Die Wall Street konnte ihre Intraday-Gewinne am Mittwoch zwar nicht halten, aber am Ende des Tages reichte es dennoch für ein leichtes Plus. Der marktbreite S&P 500 stieg um 0,3% auf 2.753 Punkte, der Leitindex Dow Jones um 0,46% auf 25.543 Punkte und der technologielastige NASDAQ um 0,08% auf 7.420 Punkte. Donald Trumps jüngste Kommentare sorgen jedoch weiter für gute Stimmung an den Märkten und führten dazu, dass die genannten Aktienindizes ihre Rallye von 2019 während der heutigen Asien-Sitzung fortsetzten. Der US-Präsident zieht nämlich in Erwägung die am 1. März auslaufende Frist für die Erhebung weiterer Zölle um weitere 60 Tage zu verlängern. Zuvor hatte Trump gesagt, dass dies eine Option sei, wenn Fortschritte bei den derzeit in Beijing stattfindenden Verhandlungsgesprächen zu erkennen sind. Dies lässt Hoffnungen aufkommen, dass der Handelsstreit zwischen den USA und China sein Ende finden könnte. Die USA fordern strukturelle Veränderungen bei der Außenhandelspolitik Chinas als auch bei deren heimischer Wirtschaft. Allerdings dürfte ein Durchbruch bei heiklen Themen wie beim geistigen Eigentum, Marktoffenheit für US-Unternehmen und Pekings Einmischung in die chinesische Wirtschaft viel Zeit in Anspruch nehmen. Die neuen Hinweise deuten jedoch eher auf eine Deeskalation als auf einen neuen Konfrontationskurs hin. Dies könnte den Druck auf die chinesische Regierung mindern, durch hohe Schulden und fiskalische Impulse der Wachstumsverlangsamung entgegenzuwirken und das Vertrauen der Anleger und Investoren wieder stärken. Eine Wiederbelebung der dortigen Konjunktur dürfte auch für Europa ein Lichtblick sein, nachdem sich die Aussichten zuletzt deutlich verschlechtert haben. Des Weiteren könnte die Volatilität an den Aktienmärkten eingedämmt werden. Im Fokus steht das morgige Treffen zwischen dem US-Handelsbeauftragten Robert Lighthizer und Chinas Präsident Xi Jinping.
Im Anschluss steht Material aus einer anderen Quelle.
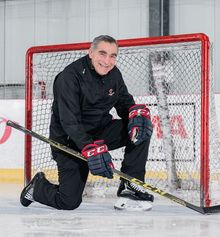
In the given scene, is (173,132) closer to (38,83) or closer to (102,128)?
(38,83)

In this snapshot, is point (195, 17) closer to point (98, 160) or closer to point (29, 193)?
point (29, 193)

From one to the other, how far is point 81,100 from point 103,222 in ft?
2.10

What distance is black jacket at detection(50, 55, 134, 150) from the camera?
8.95ft

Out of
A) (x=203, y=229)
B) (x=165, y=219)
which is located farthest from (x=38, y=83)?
(x=203, y=229)

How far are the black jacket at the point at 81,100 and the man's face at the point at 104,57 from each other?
0.05m

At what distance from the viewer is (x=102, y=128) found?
3.05 meters

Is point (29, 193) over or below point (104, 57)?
below

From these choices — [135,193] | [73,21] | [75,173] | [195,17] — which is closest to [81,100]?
[75,173]

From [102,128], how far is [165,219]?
66 cm

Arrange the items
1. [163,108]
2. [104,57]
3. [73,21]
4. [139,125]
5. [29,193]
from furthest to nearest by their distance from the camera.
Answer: [73,21] → [163,108] → [29,193] → [139,125] → [104,57]

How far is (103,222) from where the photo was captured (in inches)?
98.1

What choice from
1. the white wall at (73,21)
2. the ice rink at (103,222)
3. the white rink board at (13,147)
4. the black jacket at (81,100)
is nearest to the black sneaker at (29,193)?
the ice rink at (103,222)

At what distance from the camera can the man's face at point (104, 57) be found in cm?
276

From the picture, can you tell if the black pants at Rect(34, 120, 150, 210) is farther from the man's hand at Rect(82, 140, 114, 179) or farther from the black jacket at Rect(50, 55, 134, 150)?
the man's hand at Rect(82, 140, 114, 179)
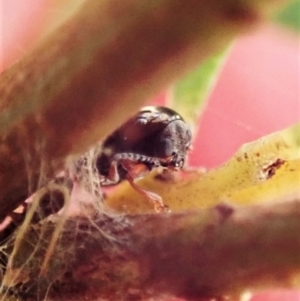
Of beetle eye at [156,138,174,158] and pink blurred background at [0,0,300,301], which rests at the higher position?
pink blurred background at [0,0,300,301]

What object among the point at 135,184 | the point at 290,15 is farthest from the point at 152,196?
the point at 290,15

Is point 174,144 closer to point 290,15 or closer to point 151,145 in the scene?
point 151,145

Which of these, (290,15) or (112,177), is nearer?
(290,15)

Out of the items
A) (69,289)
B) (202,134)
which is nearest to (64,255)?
(69,289)

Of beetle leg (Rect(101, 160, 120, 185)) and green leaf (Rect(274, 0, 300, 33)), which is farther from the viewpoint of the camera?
beetle leg (Rect(101, 160, 120, 185))

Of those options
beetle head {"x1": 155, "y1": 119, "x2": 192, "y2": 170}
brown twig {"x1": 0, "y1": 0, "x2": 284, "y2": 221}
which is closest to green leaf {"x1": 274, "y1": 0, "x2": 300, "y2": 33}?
brown twig {"x1": 0, "y1": 0, "x2": 284, "y2": 221}

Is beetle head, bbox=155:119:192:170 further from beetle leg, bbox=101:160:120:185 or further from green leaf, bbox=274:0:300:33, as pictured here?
green leaf, bbox=274:0:300:33
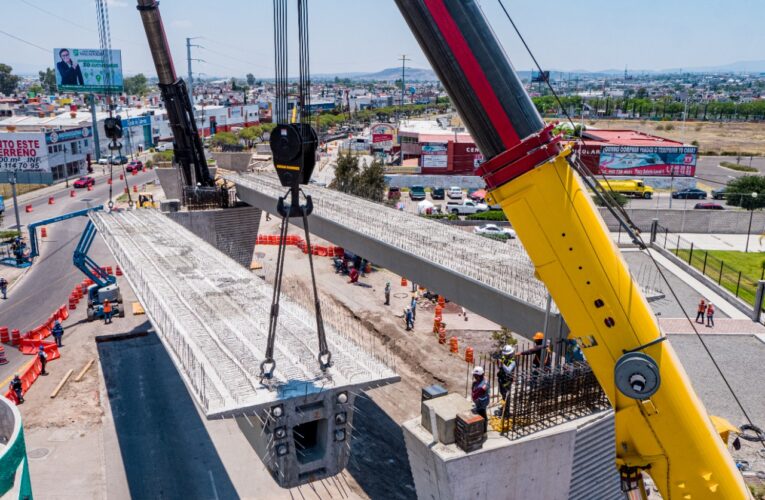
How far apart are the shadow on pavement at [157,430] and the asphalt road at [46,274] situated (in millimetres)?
4434

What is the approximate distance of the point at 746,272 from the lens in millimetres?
41250

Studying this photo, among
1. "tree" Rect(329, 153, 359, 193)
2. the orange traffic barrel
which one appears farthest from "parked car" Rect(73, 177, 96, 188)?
the orange traffic barrel

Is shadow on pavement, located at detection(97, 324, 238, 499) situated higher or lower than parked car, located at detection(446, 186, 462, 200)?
lower

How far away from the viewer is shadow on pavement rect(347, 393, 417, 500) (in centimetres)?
1938

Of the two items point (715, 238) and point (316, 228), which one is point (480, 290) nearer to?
point (316, 228)

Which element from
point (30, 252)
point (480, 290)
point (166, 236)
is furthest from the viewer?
point (30, 252)

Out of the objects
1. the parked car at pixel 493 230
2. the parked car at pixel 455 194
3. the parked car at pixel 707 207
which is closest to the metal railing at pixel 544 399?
the parked car at pixel 493 230

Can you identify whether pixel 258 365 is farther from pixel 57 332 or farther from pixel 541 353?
pixel 57 332

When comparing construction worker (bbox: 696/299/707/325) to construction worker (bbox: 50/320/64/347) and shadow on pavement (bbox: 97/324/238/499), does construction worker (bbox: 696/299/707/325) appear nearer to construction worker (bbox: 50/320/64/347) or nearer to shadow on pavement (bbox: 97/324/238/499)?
shadow on pavement (bbox: 97/324/238/499)

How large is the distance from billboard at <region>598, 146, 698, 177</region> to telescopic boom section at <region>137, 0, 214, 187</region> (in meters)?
47.4

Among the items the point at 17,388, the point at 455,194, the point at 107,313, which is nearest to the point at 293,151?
the point at 17,388

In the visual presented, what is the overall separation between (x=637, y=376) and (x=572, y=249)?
239cm

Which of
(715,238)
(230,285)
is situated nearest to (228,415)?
(230,285)

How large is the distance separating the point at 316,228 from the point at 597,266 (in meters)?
21.7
Der US-Inflationsbericht für Januar sollte eine Verlangsamung der Gesamtinflation (VPI) von 1,9% auf 1,5% im Jahresvergleich und einen Rückgang der Kerninflation von 2,2% auf 2,1% im Jahresvergleich zeigen. Bei beiden Werten wurden die Erwartungen übertroffen: Die Gesamtinflation lag bei 1,6% und die Kerninflation blieb bei 2,2% intakt. Im Laufe des vergangenen Jahres waren die größten Preisrückgänge bei den Energierohstoffen zu beobachten, da die Preise in dieser Kategorie im Januar um durchschnittlich 10,1% im Jahresvergleich sanken. Dies war jedoch der einzige große Bereich, der einen so starken Rückgang verzeichnete. Die meisten anderen Werte - d.h. Lebensmittel, Unterkünfte, medizinische Versorgung oder Transportleistungen - verteuerten sich in einer Bandbreite von 2 bis 3,5%. Die Rohstoffpreise ohne Nahrungsmittel und Energie stiegen im Jahresvergleich um 0,3%. Beim EURUSD (1,2822) wurde bei der Veröffentlichung eine Abwärtsbewegung eingeleitet, die kurz vor Mitternacht bei 1,1249 ihren Tiefpunkt erreichte. Das Paar konnte sich zwar etwas erholen, allerdings reichte es lediglich für eine Annäherung an die wichtige 1,13er-Marke und im frühen Handel wurden bereits einige Gewinne wieder abgegeben.

Der DE30 (11.196 Punkte) konnte gestern am dritten Tag in Folge seine Erholung fortsetzen. Die Aufwärtsbewegung verlor zwar an Dynamik, allerdings bleibt die Grundtendenz bullisch. Die Verluste der Vorwoche wurden bereits vollständig ausgeglichen. Ob die Bullen bis zum Schlusskurs am Freitagabend Kraft für einen neuen Angriff haben, bleibt abzuwarten.